Retype, with no changes, everything in the entries below from the line containing "If sorted by" down to the line containing "(5) (x=266, y=253), (3)", both of those lines included.

■ **Material provided**
--- start ---

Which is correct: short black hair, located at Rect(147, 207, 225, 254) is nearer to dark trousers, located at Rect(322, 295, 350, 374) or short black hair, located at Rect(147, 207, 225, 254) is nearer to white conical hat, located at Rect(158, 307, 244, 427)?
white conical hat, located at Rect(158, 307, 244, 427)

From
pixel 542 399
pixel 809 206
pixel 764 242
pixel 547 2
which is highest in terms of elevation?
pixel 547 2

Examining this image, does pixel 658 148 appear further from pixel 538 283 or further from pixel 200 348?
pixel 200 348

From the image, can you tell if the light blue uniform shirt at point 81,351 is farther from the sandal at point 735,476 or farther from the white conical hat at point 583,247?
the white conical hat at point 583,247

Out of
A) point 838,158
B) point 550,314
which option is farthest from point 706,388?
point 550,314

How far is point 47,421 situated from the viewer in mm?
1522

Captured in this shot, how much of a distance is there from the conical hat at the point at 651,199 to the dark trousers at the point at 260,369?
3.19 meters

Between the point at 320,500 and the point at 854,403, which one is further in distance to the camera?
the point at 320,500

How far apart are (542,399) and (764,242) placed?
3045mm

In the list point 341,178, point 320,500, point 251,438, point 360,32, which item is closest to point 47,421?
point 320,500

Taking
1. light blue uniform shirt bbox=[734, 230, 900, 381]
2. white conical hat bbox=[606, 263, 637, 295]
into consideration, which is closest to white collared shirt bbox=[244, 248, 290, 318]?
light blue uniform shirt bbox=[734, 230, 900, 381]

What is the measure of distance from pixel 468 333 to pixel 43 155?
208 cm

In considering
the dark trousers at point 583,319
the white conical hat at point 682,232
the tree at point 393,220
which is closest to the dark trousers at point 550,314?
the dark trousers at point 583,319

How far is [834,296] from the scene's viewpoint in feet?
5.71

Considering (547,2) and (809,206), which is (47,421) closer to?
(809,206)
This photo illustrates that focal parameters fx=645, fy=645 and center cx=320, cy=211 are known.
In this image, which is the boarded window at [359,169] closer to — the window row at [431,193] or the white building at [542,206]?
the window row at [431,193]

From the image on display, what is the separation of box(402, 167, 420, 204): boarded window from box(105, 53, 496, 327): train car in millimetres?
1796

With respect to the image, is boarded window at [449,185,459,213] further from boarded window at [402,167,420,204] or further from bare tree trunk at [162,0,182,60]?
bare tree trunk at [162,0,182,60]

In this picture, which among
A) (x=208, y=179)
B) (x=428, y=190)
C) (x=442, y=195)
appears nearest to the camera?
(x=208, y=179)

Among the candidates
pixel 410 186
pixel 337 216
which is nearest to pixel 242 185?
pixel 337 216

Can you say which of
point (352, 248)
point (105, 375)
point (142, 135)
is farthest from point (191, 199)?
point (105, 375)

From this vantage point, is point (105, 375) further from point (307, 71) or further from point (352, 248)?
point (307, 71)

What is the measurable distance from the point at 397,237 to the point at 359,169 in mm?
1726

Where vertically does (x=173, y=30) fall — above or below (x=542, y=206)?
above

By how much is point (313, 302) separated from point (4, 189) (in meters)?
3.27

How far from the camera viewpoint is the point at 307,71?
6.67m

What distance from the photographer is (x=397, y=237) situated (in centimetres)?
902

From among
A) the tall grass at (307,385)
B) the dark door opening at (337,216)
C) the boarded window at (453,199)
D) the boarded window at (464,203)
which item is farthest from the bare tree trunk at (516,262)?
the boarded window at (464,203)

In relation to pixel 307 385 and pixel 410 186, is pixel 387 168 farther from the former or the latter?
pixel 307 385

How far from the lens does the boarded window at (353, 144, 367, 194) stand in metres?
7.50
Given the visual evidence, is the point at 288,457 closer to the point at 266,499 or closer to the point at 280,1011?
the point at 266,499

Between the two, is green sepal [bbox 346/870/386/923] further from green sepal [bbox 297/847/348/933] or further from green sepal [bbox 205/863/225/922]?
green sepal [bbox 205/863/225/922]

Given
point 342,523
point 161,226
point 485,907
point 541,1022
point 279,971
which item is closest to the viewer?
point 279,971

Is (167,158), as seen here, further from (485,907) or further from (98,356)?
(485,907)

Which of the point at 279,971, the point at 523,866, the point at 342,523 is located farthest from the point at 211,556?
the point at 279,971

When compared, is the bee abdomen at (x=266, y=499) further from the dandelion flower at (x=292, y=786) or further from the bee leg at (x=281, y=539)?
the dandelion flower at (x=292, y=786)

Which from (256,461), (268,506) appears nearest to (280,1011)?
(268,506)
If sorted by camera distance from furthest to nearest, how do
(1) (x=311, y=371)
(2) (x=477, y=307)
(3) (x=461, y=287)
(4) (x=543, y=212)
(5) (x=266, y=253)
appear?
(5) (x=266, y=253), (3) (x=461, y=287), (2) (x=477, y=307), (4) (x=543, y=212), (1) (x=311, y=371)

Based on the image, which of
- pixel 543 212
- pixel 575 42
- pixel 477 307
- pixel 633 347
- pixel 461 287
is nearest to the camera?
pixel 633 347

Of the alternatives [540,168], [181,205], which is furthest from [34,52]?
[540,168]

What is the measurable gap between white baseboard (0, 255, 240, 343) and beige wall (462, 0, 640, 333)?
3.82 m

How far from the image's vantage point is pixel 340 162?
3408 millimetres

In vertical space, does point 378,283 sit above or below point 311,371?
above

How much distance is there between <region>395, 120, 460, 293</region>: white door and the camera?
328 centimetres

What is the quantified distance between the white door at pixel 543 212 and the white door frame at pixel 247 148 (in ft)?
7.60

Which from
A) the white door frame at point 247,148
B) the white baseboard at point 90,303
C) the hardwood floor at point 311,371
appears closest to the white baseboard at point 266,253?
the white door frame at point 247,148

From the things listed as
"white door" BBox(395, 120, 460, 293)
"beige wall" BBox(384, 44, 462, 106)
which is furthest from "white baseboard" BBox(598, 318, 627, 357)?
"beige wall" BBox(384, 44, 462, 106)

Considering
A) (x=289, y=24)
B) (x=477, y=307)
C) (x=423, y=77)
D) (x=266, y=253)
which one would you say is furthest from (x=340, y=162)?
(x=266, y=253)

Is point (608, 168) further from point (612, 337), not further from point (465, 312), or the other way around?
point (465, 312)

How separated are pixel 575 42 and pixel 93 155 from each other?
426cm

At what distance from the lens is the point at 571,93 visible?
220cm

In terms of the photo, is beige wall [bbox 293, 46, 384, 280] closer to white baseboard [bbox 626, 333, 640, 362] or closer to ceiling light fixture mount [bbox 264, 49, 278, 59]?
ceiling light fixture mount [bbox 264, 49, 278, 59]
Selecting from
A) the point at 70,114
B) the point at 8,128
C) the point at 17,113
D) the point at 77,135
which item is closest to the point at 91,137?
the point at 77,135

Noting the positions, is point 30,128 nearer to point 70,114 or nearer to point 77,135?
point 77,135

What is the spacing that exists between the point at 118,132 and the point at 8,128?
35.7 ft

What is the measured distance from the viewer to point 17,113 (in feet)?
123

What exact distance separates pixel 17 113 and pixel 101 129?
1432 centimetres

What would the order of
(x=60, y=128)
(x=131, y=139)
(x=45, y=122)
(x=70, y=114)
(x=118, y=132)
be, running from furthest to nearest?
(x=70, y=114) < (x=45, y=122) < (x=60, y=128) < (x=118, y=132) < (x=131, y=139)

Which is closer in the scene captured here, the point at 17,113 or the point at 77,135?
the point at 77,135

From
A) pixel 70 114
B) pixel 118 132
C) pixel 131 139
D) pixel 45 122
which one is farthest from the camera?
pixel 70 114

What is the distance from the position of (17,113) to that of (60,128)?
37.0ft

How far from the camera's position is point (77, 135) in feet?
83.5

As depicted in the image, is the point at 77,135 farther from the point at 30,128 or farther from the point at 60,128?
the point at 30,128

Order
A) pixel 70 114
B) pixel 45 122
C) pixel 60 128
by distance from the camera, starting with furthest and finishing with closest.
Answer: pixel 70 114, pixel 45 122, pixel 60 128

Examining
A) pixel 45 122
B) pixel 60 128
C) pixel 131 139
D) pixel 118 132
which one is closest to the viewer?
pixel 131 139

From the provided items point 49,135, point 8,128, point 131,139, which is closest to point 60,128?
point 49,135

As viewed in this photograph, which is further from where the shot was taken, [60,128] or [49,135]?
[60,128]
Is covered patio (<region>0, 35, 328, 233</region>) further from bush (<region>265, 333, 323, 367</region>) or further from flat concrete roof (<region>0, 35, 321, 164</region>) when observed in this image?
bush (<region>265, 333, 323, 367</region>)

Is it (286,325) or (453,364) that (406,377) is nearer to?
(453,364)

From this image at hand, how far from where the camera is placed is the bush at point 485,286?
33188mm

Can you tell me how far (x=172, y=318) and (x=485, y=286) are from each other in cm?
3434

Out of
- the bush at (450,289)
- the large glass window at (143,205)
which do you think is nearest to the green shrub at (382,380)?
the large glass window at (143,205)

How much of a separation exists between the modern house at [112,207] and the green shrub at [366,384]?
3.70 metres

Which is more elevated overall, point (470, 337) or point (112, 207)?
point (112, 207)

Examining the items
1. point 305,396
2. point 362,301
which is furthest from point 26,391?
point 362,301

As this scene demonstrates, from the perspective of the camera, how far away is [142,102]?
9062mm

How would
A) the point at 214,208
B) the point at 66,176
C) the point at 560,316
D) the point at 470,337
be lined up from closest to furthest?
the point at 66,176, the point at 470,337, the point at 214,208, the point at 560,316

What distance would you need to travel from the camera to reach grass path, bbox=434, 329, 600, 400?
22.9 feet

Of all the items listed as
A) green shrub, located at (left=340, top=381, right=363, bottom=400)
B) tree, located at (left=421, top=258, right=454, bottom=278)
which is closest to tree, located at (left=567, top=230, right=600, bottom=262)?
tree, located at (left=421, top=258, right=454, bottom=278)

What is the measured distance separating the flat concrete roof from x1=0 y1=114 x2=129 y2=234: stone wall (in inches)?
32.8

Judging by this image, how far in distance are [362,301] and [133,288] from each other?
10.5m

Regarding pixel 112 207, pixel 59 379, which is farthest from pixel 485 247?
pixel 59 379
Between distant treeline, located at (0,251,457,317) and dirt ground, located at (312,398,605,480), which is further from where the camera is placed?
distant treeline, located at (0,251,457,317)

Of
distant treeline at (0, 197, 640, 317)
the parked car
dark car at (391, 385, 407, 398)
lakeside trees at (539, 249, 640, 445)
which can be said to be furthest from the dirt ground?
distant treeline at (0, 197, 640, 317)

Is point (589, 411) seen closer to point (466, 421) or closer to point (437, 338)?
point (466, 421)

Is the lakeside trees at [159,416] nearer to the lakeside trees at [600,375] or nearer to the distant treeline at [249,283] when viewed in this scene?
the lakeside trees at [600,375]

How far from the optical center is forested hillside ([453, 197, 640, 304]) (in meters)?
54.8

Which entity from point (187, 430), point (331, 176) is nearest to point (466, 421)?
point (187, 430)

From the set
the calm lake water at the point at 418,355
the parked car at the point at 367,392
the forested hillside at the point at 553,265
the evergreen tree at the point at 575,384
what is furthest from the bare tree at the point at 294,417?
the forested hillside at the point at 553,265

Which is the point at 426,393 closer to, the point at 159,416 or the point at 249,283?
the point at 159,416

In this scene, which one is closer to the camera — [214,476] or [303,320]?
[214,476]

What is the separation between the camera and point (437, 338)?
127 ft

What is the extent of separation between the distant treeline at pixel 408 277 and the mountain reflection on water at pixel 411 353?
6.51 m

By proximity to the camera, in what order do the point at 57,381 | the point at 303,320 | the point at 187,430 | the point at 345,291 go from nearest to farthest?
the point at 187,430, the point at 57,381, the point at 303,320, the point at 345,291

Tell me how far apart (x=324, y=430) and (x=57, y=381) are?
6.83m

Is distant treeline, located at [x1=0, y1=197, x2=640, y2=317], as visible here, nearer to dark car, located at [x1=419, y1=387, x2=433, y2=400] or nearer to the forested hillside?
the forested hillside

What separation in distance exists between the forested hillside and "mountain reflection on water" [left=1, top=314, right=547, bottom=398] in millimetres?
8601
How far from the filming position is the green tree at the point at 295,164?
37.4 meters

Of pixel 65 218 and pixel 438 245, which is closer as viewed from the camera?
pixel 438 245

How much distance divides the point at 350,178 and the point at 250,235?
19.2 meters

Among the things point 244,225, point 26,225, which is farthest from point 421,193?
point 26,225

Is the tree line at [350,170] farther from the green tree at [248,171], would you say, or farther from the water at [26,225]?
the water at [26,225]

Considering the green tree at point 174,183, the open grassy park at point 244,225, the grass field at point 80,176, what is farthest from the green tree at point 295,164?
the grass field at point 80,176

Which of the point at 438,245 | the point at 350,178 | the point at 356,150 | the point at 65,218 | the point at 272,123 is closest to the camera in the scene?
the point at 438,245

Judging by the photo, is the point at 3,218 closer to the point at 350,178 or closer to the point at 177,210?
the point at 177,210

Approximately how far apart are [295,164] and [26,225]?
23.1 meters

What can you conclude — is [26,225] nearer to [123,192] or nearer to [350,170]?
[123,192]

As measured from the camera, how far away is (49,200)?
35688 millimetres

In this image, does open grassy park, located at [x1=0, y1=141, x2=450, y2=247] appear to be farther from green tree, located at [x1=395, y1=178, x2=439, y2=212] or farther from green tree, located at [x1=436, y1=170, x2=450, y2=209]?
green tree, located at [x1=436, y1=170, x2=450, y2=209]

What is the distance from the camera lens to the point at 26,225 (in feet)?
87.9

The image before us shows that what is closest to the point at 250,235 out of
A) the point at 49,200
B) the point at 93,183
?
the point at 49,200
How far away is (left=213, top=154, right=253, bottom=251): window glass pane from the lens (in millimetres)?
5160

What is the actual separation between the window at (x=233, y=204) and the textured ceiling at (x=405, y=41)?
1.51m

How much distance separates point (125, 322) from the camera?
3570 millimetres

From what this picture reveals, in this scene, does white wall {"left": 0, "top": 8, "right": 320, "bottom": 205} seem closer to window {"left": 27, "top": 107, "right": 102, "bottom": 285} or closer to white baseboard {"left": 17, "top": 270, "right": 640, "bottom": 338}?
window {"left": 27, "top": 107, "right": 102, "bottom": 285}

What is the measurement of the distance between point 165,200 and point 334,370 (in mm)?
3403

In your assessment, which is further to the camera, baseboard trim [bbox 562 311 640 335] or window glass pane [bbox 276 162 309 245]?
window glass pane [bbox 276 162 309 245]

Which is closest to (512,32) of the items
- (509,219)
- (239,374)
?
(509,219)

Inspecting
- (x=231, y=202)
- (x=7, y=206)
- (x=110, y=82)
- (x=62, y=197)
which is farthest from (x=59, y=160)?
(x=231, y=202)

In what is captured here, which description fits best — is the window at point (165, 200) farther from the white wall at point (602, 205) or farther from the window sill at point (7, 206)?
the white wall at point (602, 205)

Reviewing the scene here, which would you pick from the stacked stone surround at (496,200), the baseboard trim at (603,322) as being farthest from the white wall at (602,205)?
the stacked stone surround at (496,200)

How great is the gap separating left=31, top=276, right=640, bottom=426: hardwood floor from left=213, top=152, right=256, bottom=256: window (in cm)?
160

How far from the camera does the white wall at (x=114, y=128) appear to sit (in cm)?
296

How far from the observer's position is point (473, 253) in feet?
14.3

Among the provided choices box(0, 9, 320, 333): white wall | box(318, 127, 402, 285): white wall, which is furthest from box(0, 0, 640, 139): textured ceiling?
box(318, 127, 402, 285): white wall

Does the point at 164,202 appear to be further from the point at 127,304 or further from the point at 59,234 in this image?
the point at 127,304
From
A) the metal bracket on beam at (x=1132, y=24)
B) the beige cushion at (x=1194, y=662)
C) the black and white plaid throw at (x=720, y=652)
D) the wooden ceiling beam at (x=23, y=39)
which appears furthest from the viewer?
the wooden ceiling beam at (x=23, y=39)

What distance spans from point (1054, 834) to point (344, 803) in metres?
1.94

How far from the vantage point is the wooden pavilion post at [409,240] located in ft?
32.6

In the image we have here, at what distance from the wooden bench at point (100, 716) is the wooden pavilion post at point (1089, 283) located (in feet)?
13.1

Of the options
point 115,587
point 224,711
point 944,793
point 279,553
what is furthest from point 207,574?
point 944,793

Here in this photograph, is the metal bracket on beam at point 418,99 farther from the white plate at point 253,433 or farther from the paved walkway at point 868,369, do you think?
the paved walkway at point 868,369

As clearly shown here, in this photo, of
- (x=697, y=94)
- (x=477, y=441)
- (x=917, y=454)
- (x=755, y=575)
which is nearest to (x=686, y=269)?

--- end ---

■ **Reply to the exercise**
If sorted by camera distance from furthest to nearest, how do
(1) (x=311, y=371)
(2) (x=477, y=307)
(3) (x=461, y=287)
(4) (x=543, y=212)
(5) (x=266, y=253)
appear?
(5) (x=266, y=253), (3) (x=461, y=287), (2) (x=477, y=307), (4) (x=543, y=212), (1) (x=311, y=371)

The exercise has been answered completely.